KKM’den çıkış sürecinin tamamlanması, yatırımcıların yeni yönelimlerini de beraberinde getirecek. Uzmanlara göre bu süreçte mevduatlar, TL vadeli hesaplara, Hazine bonolarına, devlet tahvillerine ve alternatif yatırım araçlarına kayabilir. Böylece hem finansal sistemde yeni dengeler oluşacak hem de yerli yatırımcıların yatırım alışkanlıklarında değişim gözlenecek.
Bu karar aynı zamanda, Türk ekonomisinin kur şoklarına karşı olağanüstü araçlara ihtiyaç duymadan yoluna devam etme iddiasının da göstergesi.

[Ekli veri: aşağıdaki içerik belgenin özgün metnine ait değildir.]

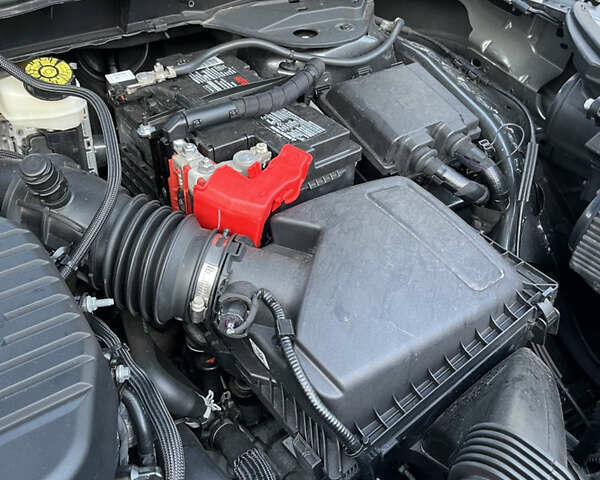 Сірий Форд Ескейп, об'ємом двигуна 2 л та пробігом 105 тис. км за 18950 $, фото 47 на Automoto.ua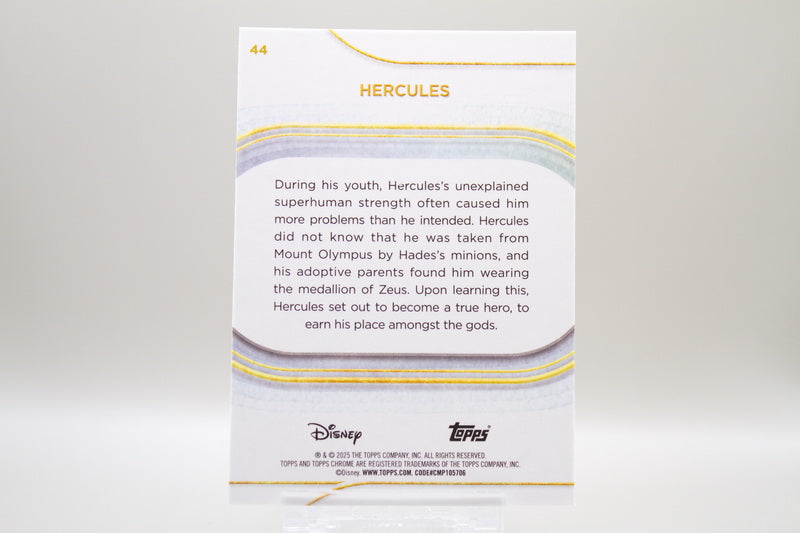 44 - Hercules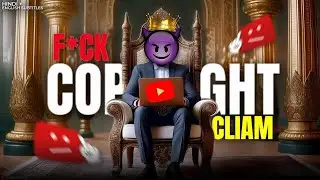 Use these tricks to AVOID Copyright Claim on YT 👽😱 - [English subtitle]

Ekonomi yönetimi, kur istikrarını ve enflasyonla mücadeleyi artık klasik para politikası araçlarıyla sağlamayı hedefliyor.
Önümüzdeki dönemde en kritik soru, KKM’den çıkan paranın hangi alanlara yöneleceği olacak. Piyasalarda TL’ye güvenin artması ve faizlerin enflasyon beklentilerini karşılayacak seviyelerde tutulması halinde, yatırımcıların döviz yerine TL mevduat ve sabit getirili ürünlere daha fazla yönelmesi bekleniyor. Aksi halde ise borsa ve alternatif yatırım araçlarına olan talep artabilir.
Kısacası KKM’nin sona ermesi, sadece bir uygulamanın kaldırılması değil, aynı zamanda Türk ekonomi politikasında “normalleşme” sürecinin de en somut göstergelerinden biri olarak öne çıkıyor.